Eine Frage, die jedem halbwegs smarten Nachkommen der weit verzweigten Polit-Dynastie gestellt wird. Doch für die meisten sind die Fußstapfen von John F. Kennedy zu groß. Jack Schlossberg aber könnte den Weg ins Weiße Haus schaffen – auch, weil er nicht diesen berühmten Namen trägt. Wer "Schlossberg" hört, denkt nicht gleich an die schillernde Ostküsten-Familie mit ihrer an Tragödien und Glamour so übervollen Geschichte.
Caroline Kennedy: Erwartungen einer ganzen Nation
Jacks Mutter Caroline Kennedy, 64, einzige Tochter JFKs, war sechs Jahre alt, als der 35. US-Präsident in Dallas getötet wurde – und musste fortan nicht nur ohne Vater leben, sondern mit den Erwartungen der ganzen Nation.
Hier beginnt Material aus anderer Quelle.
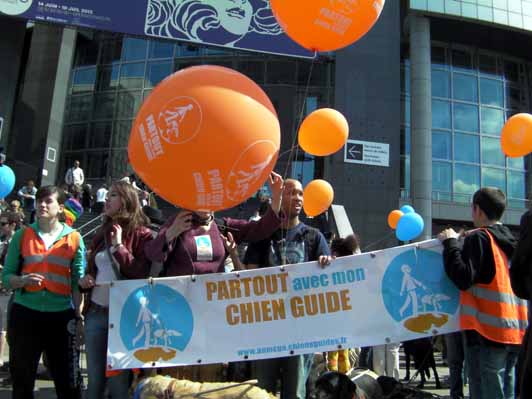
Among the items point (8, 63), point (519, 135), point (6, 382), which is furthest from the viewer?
point (8, 63)

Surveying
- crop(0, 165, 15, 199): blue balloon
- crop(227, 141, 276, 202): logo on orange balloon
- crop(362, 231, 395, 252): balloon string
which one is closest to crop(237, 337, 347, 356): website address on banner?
crop(227, 141, 276, 202): logo on orange balloon

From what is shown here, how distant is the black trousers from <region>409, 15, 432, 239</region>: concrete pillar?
63.0 ft

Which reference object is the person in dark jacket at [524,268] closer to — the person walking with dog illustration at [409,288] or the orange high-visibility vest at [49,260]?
the person walking with dog illustration at [409,288]

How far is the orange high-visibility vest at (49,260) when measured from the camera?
3.51 metres

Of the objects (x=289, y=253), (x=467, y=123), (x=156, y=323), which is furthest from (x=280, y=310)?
(x=467, y=123)

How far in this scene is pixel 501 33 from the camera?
78.0ft

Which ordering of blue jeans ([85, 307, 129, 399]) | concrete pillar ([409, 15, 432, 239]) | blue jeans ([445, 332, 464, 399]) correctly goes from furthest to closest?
concrete pillar ([409, 15, 432, 239])
blue jeans ([445, 332, 464, 399])
blue jeans ([85, 307, 129, 399])

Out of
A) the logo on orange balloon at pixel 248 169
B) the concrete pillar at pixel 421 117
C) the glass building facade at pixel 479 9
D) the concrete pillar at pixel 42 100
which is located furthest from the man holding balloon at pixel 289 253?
the glass building facade at pixel 479 9

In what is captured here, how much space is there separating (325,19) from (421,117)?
63.1 feet

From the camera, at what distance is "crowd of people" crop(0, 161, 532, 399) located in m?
3.29

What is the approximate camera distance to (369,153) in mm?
20719

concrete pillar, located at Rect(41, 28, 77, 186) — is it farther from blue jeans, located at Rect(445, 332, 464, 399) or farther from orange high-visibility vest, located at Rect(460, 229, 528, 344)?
orange high-visibility vest, located at Rect(460, 229, 528, 344)

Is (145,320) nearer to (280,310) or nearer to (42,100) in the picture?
(280,310)

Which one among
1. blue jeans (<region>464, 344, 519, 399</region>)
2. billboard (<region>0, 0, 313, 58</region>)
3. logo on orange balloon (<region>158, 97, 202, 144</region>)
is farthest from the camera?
billboard (<region>0, 0, 313, 58</region>)
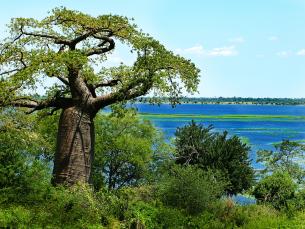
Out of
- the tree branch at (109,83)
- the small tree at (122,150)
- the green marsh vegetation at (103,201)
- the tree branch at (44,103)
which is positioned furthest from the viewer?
the small tree at (122,150)

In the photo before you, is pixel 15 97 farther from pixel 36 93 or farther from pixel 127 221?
pixel 127 221

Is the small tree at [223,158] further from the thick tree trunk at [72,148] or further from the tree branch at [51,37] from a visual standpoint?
the tree branch at [51,37]

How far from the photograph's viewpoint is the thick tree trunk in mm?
16438

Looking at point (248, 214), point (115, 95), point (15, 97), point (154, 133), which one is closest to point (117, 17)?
point (115, 95)

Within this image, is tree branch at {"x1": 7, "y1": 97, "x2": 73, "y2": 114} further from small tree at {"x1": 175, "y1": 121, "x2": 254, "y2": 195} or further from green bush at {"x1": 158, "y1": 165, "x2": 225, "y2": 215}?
small tree at {"x1": 175, "y1": 121, "x2": 254, "y2": 195}

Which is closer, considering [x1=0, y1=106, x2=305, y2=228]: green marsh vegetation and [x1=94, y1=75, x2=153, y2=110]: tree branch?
[x1=0, y1=106, x2=305, y2=228]: green marsh vegetation

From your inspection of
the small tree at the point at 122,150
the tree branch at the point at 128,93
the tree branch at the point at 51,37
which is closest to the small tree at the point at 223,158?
the small tree at the point at 122,150

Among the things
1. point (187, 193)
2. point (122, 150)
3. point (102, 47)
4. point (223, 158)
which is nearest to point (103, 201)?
point (187, 193)

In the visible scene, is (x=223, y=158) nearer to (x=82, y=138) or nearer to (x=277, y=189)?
(x=277, y=189)

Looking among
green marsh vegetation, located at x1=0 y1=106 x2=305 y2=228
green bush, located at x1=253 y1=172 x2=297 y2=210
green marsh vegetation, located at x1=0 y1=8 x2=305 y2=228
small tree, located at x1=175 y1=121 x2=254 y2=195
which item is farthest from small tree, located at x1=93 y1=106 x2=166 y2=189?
green marsh vegetation, located at x1=0 y1=8 x2=305 y2=228

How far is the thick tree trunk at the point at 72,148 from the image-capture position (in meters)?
16.4

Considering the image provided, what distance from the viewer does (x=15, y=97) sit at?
1591 centimetres

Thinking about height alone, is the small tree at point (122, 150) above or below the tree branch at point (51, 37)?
below

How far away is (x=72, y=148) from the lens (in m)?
16.4
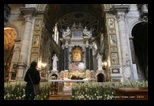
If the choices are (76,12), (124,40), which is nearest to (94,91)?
(124,40)

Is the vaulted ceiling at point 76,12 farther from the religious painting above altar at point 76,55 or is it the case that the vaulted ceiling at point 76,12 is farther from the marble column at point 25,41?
the religious painting above altar at point 76,55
Sie selbst warf 2009 nach wenigen Wochen als Senatorinnen-Kandidatin von New York das Handtuch, sie ist einfach kein politisches Schwergewicht.
Ihr Sohn Jack, der den Nachnamen ihres Mannes Edwin Schlossberg, 76, trägt, könnte eines werden. Ob er das aber wirklich will, ist unklar. Denn die Erwartungen an ihn werden hoch sein, sobald er in den Ring steigt. Als Jack 2020 auf dem Parteitag der Demokraten für Joe Biden, 79, warb, hieß es in den Kommentaren seines Insta-Accounts "we need you!", wir brauchen dich.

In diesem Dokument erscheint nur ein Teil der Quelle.